EXCERPTED TEXT -

◆ ◆ ◆

High Sierra & Server.app DNS Service

##The Task:

Attempting to configure Server.app as a central DNS for my home network.


##Some details:

I. DHCP is provided by my router.

II. I do not want Server.app providing DHCP to clients.

III. Only certain clients should point to the Server.app DNS service address (for example 10.0.0.108, and will be manually configured on the client end.)


##Additional features:

I. I'm attempting to block ads from the Server.app DNS service.


##What has worked:

I. Blocking ads via custom /etc/hosts file.

<GitHub - StevenBlack/hosts: Extending and consolidating hosts files from several well-curated sources like adaway.org, m…>

II. Ads are blocked when browsing from Safari on the Server.app host.


##What does not work:

I. Blocking ads for hosts pointed at the Server.app DNS service.


What DNS sever is Server.app using? Is it some form of BIND9? Or something entirely different?


Appreciate any responses in advance.

Mac mini Server (Mid 2011), OS X Server, null

Posted on Oct 29, 2017 5:50 PM

Reply
1 reply

Oct 30, 2017 12:21 AM in response to Chilz0r

Yep, it's BIND 9. I think it's 9.9.7 on 10.12, dunno for 10.13.


Your problem here is that /etc/hosts is a way of brute-forcing DNS for the local computer only; nothing in that file gets used by Server.app. So when Safari on the server needs a domain, it gets it first from /etc/hosts, and then goes to Server.app's DNS server (assuming the server is pointed to itself for DNS service). Other Macs on the network will look at their *own* /etc/hosts files, then at Server.app, but never at the /etc/hosts on your server.


So if you *really* want to block this in DNS, here's what you do: the rest of the Macs on your network can *only* get their DNS from your server. If they have multiple DNS servers in System Preferences, that's not a rank order, that's a round robin: sometimes they use your server, sometimes they'll go to Google DNS or whomever.


Your server, meanwhile, *does* point to other servers for any domain for which it's not authoritative. So your iMac might ask your server, "hey, where's google.com?" And your Mac Pro checks its own tables and says, "I don't know that, so I'm going to look it up elsewhere."

◆ ◆ ◆

REQUIREMENT A -
According to the Server.app DNS post, what DNS server does Server.app use?
REQUIREMENT B -
Copy the part of the Server.app DNS post that starts with "Your problem here" and ends with "on your server.".

DATASET EXTRACT -
◆ ◆ ◆

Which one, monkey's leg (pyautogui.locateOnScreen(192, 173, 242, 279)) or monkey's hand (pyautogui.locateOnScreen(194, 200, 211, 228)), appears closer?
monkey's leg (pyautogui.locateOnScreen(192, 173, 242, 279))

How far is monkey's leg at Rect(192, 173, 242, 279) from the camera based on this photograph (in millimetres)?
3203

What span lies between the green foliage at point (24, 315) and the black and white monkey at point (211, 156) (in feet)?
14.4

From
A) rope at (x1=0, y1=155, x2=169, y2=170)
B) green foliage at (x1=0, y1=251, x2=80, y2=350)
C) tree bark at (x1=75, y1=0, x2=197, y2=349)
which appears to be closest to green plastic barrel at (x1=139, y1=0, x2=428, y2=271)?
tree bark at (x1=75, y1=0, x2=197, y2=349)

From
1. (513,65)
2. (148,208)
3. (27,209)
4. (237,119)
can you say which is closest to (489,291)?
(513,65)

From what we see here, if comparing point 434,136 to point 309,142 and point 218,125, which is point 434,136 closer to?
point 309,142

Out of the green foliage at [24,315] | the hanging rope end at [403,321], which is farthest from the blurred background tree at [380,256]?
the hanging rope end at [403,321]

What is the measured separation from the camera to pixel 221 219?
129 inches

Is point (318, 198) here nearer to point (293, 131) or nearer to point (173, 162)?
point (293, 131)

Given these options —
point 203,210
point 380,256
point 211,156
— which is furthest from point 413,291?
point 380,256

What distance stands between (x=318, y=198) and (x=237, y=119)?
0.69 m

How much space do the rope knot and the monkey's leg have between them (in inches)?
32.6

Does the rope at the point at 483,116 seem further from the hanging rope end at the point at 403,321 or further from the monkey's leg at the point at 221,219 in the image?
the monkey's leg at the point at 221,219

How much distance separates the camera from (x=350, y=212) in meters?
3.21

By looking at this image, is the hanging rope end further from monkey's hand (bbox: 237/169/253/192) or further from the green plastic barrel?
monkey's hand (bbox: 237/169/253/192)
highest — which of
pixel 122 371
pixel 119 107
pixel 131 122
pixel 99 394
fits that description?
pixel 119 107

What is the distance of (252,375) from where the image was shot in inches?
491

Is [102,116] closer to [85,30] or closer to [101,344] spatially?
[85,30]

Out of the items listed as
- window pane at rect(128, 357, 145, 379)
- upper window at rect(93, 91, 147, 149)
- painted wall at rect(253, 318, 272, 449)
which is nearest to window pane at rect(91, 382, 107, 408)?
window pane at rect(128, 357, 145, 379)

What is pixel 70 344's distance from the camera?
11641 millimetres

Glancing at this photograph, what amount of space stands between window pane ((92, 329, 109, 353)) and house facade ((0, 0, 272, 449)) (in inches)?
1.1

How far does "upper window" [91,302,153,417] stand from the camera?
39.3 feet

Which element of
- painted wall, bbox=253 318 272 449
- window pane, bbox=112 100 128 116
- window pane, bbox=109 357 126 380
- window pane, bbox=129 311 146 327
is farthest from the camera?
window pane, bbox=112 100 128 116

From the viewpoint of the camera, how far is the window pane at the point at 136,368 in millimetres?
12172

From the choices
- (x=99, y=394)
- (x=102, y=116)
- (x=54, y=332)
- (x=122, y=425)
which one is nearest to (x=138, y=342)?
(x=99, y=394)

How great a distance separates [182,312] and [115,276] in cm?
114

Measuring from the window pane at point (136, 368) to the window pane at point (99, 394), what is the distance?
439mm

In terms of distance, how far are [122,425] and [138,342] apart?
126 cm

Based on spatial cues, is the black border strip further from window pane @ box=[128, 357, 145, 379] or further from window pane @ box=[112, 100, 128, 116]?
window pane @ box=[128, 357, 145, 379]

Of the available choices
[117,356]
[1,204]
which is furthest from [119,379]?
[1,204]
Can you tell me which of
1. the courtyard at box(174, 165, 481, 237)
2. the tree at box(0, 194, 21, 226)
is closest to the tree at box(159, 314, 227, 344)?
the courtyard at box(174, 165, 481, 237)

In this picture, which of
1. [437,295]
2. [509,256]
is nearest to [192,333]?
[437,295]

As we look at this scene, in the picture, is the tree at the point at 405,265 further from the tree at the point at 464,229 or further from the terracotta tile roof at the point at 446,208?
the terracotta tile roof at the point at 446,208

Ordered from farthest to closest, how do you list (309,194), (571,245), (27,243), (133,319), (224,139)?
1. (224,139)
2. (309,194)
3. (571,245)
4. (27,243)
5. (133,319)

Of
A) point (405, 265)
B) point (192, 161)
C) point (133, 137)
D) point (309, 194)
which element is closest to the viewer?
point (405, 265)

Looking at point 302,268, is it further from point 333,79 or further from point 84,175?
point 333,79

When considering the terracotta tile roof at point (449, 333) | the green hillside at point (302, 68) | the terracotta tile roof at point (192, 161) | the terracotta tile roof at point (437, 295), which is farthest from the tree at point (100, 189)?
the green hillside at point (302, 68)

◆ ◆ ◆

EXERCISE OUTPUT A -
BIND 9

EXERCISE OUTPUT B -
Your problem here is that /etc/hosts is a way of brute-forcing DNS for the local computer only; nothing in that file gets used by Server.app. So when Safari on the server needs a domain, it gets it first from /etc/hosts, and then goes to Server.app's DNS server (assuming the server is pointed to itself for DNS service). Other Macs on the network will look at their *own* /etc/hosts files, then at Server.app, but never at the /etc/hosts on your server.